Gamification is the application of marketing or educational content to an interface that introduces game mechanics. It’s not the same as gaming because it isn’t a separate type of content. Instead, it’s a way to repurpose content that exploits the motivations inherent to games.
While gamification can help people learn, it’s actually more valuable in terms of engagement. People associate the activity with your brand, which makes them feel included. It can also help you create a deeper relationship with your customers. You become more indispensable to them, and they develop a deep sense of loyalty that can result in a higher customer lifetime value and more revenue.
Our comprehensive Gamification strategy ensures a well crafted game to meet end objective.
Gamification – at its core – is about driving engagement to influence business results. When people participate and engage with your gamification initiative, they learn the best way to interact with your business, your products, your services and your brand.
The business value of gamification doesn’t end with the participant. Engagement with game mechanics provides insightful data that can help influence marketing campaigns, platform utilization and performance goals.
There is no need to reinvent the wheel, your current corporate initiatives are eligible for gamification. Determine where you are and where you want your company to be, then let your gamification strategy support your current strategy.
Define the users around the business goals and include metrics. This design should encompass an engagement map, measurement, and room for adjustments. Selection of the right tool to meet your corporate strategy is the key.
Remember that gamification is not like gaming. It’s more about engagement and teaching. Gamification does provide motivation, but only when it’s executed properly. For gamification to work, you need three critical elements
Once the development is comeplete, lauching the Game with a clear strategy is very important. A soft launch within a target community is an important step one should not skip. It allows you to split test everything like design, user retention, and even marketing strategies.

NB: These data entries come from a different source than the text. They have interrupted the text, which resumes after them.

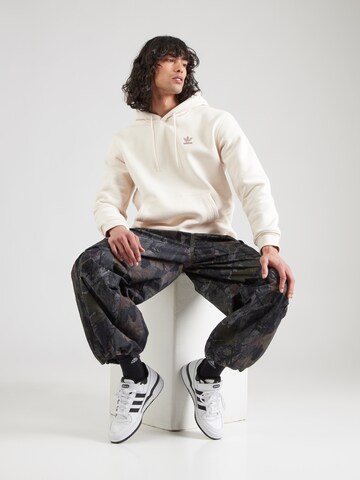 ADIDAS ORIGINALS Majica 'ESS' | bela barva
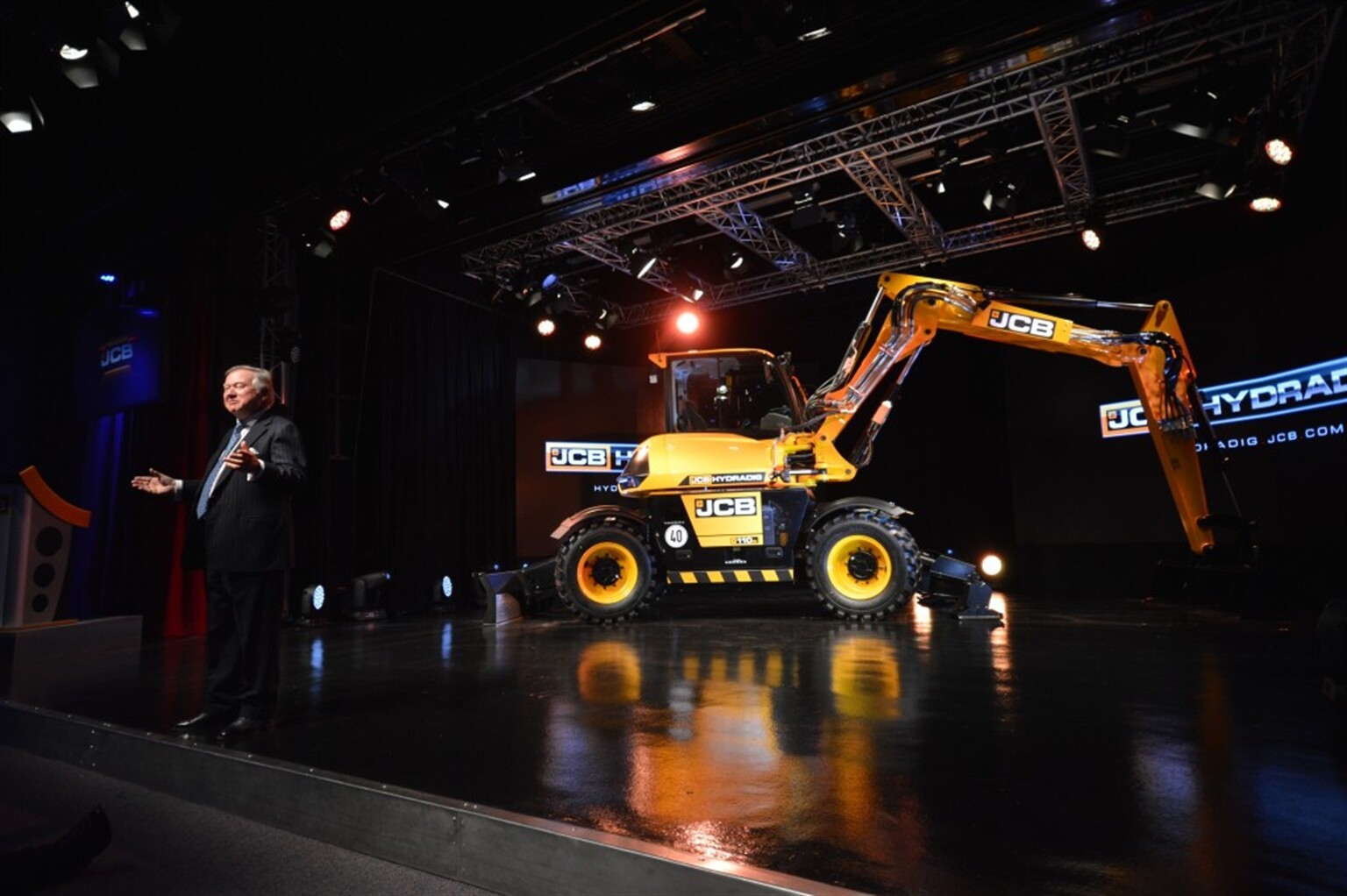 JCB rolls out more new products pre-Bauma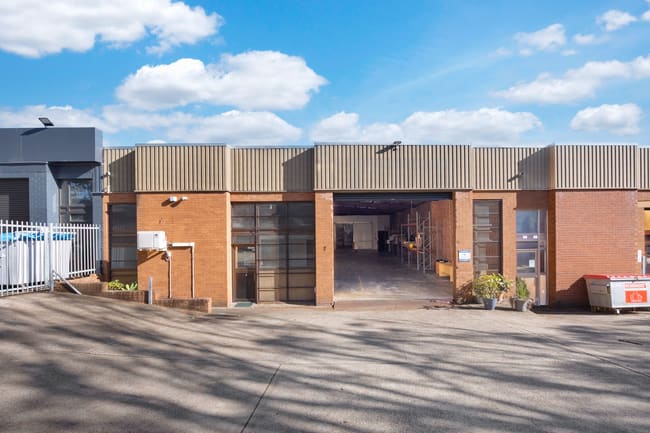 2/1 Marshall Road Kirrawee NSW 2232 2/1 Marshall Road Kirrawee NSW 2232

Making necessary changes to the Game before the fard launch is also onc aspect, which works positively in almost every scenario. The key is to analyze the data correctly in order to identify what you need to change.
What’s the saying: if it doesn’t get tracked it doesn’t exist? That certainly goes for gamification programs. Measure your results, compare them to your strategy, make necessary changes and reimplement.
Engaging customers through a gamification strategy will result in positively achieving the business’s final objective. It helps the program leader understand if the program is actually driving the business goals you set out to.